Restate the whole of the material. Keep every word, and drop the pictures.

## begin Provided records

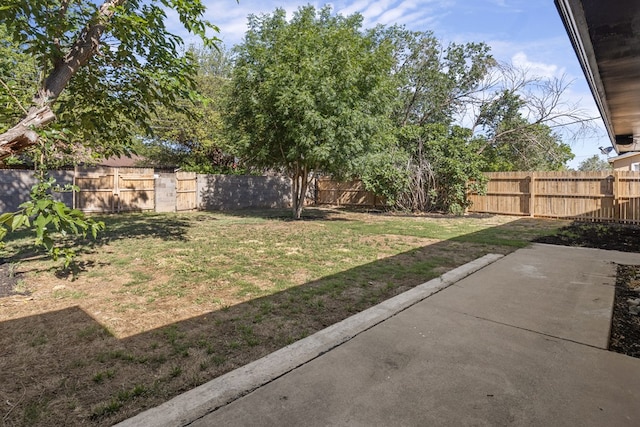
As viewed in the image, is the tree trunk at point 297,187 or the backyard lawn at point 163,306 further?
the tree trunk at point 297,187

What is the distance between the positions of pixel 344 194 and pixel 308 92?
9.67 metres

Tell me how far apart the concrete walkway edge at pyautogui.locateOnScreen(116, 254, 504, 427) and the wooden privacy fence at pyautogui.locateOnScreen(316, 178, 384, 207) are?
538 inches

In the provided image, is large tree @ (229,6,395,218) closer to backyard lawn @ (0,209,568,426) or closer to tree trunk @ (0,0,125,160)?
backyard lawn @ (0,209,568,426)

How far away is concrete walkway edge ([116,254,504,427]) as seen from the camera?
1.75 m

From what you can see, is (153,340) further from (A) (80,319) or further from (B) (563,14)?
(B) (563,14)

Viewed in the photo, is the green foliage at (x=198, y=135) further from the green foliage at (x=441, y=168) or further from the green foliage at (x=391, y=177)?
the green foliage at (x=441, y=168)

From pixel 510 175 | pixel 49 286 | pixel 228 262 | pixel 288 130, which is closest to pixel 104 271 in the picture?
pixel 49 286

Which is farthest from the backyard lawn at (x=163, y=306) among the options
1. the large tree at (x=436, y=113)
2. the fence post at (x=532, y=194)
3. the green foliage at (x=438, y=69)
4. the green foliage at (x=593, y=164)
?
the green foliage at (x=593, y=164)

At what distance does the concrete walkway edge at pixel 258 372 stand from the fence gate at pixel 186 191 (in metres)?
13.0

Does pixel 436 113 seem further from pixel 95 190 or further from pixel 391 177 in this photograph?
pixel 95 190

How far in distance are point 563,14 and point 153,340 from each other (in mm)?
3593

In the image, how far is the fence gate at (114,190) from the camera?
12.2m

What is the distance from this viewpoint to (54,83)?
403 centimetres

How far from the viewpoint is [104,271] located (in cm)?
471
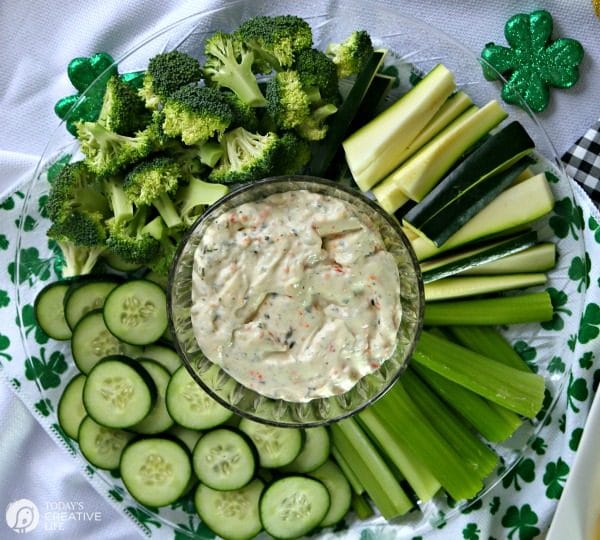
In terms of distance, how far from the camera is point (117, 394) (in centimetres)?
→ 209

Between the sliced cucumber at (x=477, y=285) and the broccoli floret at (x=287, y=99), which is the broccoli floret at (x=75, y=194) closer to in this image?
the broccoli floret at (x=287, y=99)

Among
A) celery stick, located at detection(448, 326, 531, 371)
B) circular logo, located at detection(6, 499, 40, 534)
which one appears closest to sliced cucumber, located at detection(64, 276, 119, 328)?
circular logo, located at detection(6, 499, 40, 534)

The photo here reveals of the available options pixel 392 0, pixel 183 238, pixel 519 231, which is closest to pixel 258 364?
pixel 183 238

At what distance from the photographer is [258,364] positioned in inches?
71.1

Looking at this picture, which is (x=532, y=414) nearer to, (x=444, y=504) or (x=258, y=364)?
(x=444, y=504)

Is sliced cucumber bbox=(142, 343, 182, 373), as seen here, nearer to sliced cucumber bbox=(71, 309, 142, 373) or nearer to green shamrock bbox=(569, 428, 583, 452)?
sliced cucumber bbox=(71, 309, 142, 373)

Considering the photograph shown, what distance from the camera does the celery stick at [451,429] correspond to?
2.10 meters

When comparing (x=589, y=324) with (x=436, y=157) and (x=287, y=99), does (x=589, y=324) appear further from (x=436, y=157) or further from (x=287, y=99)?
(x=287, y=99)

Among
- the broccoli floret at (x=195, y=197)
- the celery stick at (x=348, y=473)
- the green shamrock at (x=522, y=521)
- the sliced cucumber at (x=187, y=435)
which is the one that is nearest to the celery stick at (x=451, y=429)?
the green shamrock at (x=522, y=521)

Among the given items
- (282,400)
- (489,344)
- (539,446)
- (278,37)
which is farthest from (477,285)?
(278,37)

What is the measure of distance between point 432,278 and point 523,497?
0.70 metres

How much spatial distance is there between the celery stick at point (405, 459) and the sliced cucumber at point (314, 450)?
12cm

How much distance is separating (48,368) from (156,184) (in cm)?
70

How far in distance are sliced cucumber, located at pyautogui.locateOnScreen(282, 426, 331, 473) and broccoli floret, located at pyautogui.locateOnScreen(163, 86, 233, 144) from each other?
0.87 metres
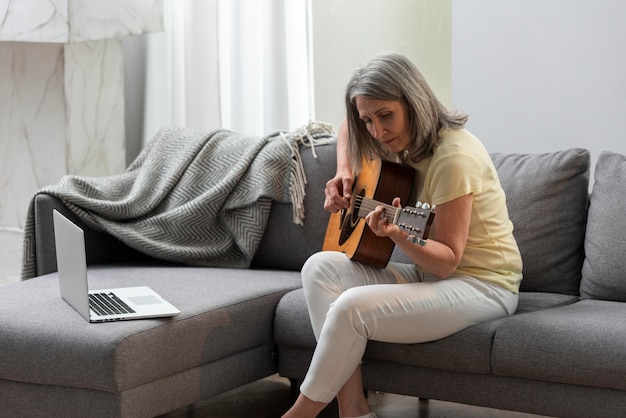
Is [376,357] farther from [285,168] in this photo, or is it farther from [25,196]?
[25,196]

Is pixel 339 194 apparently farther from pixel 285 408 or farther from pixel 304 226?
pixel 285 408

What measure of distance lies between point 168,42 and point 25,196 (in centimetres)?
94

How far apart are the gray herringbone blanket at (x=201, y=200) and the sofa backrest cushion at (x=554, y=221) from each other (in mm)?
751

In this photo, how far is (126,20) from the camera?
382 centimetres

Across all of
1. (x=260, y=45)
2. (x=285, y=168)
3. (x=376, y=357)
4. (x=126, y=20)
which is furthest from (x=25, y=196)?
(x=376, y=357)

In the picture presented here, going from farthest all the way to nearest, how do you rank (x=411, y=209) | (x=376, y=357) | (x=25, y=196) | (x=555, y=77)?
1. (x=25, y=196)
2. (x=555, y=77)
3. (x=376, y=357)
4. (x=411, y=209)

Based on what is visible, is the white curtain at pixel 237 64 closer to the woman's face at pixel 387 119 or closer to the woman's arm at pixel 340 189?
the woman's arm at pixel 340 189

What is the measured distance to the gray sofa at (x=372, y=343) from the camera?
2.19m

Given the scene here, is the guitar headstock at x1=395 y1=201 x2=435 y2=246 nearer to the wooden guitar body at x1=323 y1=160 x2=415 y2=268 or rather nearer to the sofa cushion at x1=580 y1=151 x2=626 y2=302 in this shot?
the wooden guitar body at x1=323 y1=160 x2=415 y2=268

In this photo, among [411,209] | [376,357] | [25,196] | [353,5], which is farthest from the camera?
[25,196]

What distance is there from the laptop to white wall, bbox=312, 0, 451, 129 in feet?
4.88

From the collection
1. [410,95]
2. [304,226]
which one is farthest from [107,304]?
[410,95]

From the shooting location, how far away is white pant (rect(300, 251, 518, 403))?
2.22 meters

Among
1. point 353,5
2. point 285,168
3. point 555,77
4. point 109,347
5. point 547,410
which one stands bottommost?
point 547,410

## end Provided records

**Exercise solution:**
As viewed in the image, is the tree trunk at point 297,187 or the backyard lawn at point 163,306 further?
the tree trunk at point 297,187

What is the distance between the positions of pixel 344 194 and pixel 308 92?
9.67 metres

Tell me how far apart the concrete walkway edge at pyautogui.locateOnScreen(116, 254, 504, 427) and the wooden privacy fence at pyautogui.locateOnScreen(316, 178, 384, 207) are?
538 inches

In the provided image, is large tree @ (229,6,395,218) closer to backyard lawn @ (0,209,568,426) or closer to tree trunk @ (0,0,125,160)?
backyard lawn @ (0,209,568,426)

How far away is concrete walkway edge ([116,254,504,427]) as seen from the camera?
1.75 m

From what you can see, is (153,340) further from (A) (80,319) or further from (B) (563,14)?
(B) (563,14)

Viewed in the photo, is the green foliage at (x=198, y=135) further from the green foliage at (x=441, y=168) or further from the green foliage at (x=391, y=177)?
the green foliage at (x=441, y=168)

From pixel 510 175 | pixel 49 286 | pixel 228 262 | pixel 288 130, which is closest to pixel 104 271 in the picture?
pixel 49 286

Which is farthest from the backyard lawn at (x=163, y=306) among the options
1. the large tree at (x=436, y=113)
2. the fence post at (x=532, y=194)
3. the green foliage at (x=438, y=69)
4. the green foliage at (x=593, y=164)
?
the green foliage at (x=593, y=164)

At what distance does the concrete walkway edge at pixel 258 372 stand from the fence gate at pixel 186 191 (in metres)?
13.0

Does pixel 436 113 seem further from pixel 95 190 or further from pixel 391 177 in this photograph?
pixel 95 190

How far in distance are point 563,14 and point 153,340 from each other (in mm)?
3593

In the image, how far is the fence gate at (114,190) from the camera?
12.2m

What is the distance from this viewpoint to (54,83)?
403 centimetres

How far from the viewpoint is [104,271] located (in cm)?
471
In terms of distance, how far from the camera is point (117, 394) (in centimetres)?
→ 209

Between the sliced cucumber at (x=477, y=285) and the broccoli floret at (x=287, y=99), which is the broccoli floret at (x=75, y=194) closer to in this image?
the broccoli floret at (x=287, y=99)

Among
A) celery stick, located at detection(448, 326, 531, 371)
B) circular logo, located at detection(6, 499, 40, 534)
which one appears closest to sliced cucumber, located at detection(64, 276, 119, 328)?
circular logo, located at detection(6, 499, 40, 534)

The photo here reveals of the available options pixel 392 0, pixel 183 238, pixel 519 231, which is closest to pixel 258 364?
pixel 183 238

At what distance from the photographer is [258,364] positioned in inches?
71.1

Looking at this picture, which is (x=532, y=414) nearer to, (x=444, y=504) or (x=258, y=364)?
(x=444, y=504)

Is sliced cucumber bbox=(142, 343, 182, 373), as seen here, nearer to sliced cucumber bbox=(71, 309, 142, 373) or nearer to green shamrock bbox=(569, 428, 583, 452)?
sliced cucumber bbox=(71, 309, 142, 373)

Considering the photograph shown, what distance from the camera does the celery stick at [451,429] correspond to?
2.10 meters

When comparing (x=589, y=324) with (x=436, y=157) and (x=287, y=99), does (x=589, y=324) appear further from (x=436, y=157) or further from (x=287, y=99)?
(x=287, y=99)

Among
- the broccoli floret at (x=195, y=197)
- the celery stick at (x=348, y=473)
- the green shamrock at (x=522, y=521)
- the sliced cucumber at (x=187, y=435)
which is the one that is nearest to the celery stick at (x=451, y=429)?
the green shamrock at (x=522, y=521)

Among the given items
- (282,400)
- (489,344)
- (539,446)
- (278,37)
which is farthest from (477,285)?
(278,37)

What is the measure of distance between point 432,278 and point 523,497?
0.70 metres

How much spatial distance is there between the celery stick at point (405, 459) and the sliced cucumber at point (314, 450)?
12cm

How much distance is separating (48,368) from (156,184) (in cm)?
70

How far in distance are sliced cucumber, located at pyautogui.locateOnScreen(282, 426, 331, 473) and broccoli floret, located at pyautogui.locateOnScreen(163, 86, 233, 144) from each other?
0.87 metres
Is [376,357] farther from [285,168] in this photo, or is it farther from [25,196]?
[25,196]

Is pixel 339 194 apparently farther from pixel 285 408 or farther from pixel 304 226?
pixel 285 408

What measure of distance lies between point 168,42 and point 25,196 (in centimetres)?
94

How far apart are the gray herringbone blanket at (x=201, y=200) and the sofa backrest cushion at (x=554, y=221) from each other (in mm)?
751

In this photo, how far is (126,20) from the camera?
382 centimetres

Across all of
1. (x=260, y=45)
2. (x=285, y=168)
3. (x=376, y=357)
4. (x=126, y=20)
which is furthest from (x=25, y=196)?
(x=376, y=357)

In the picture presented here, going from farthest all the way to nearest, how do you rank (x=411, y=209) | (x=376, y=357) | (x=25, y=196) | (x=555, y=77)?
1. (x=25, y=196)
2. (x=555, y=77)
3. (x=376, y=357)
4. (x=411, y=209)

Based on what is visible, is the white curtain at pixel 237 64 closer to the woman's face at pixel 387 119 or closer to the woman's arm at pixel 340 189?
the woman's arm at pixel 340 189

What is the measured distance to the gray sofa at (x=372, y=343) from the camera?
2.19m

Given the scene here, is the guitar headstock at x1=395 y1=201 x2=435 y2=246 nearer to the wooden guitar body at x1=323 y1=160 x2=415 y2=268 or rather nearer to the sofa cushion at x1=580 y1=151 x2=626 y2=302 in this shot?
the wooden guitar body at x1=323 y1=160 x2=415 y2=268

In this photo, among [411,209] | [376,357] | [25,196] | [353,5], which is farthest from the camera?
[25,196]

What distance is there from the laptop to white wall, bbox=312, 0, 451, 129 in feet?
4.88

From the collection
1. [410,95]
2. [304,226]
which one is farthest from [107,304]?
[410,95]

From the shooting location, how far away is white pant (rect(300, 251, 518, 403))?
2.22 meters

Among
1. point 353,5
2. point 285,168
3. point 555,77
4. point 109,347
5. point 547,410
which one stands bottommost?
point 547,410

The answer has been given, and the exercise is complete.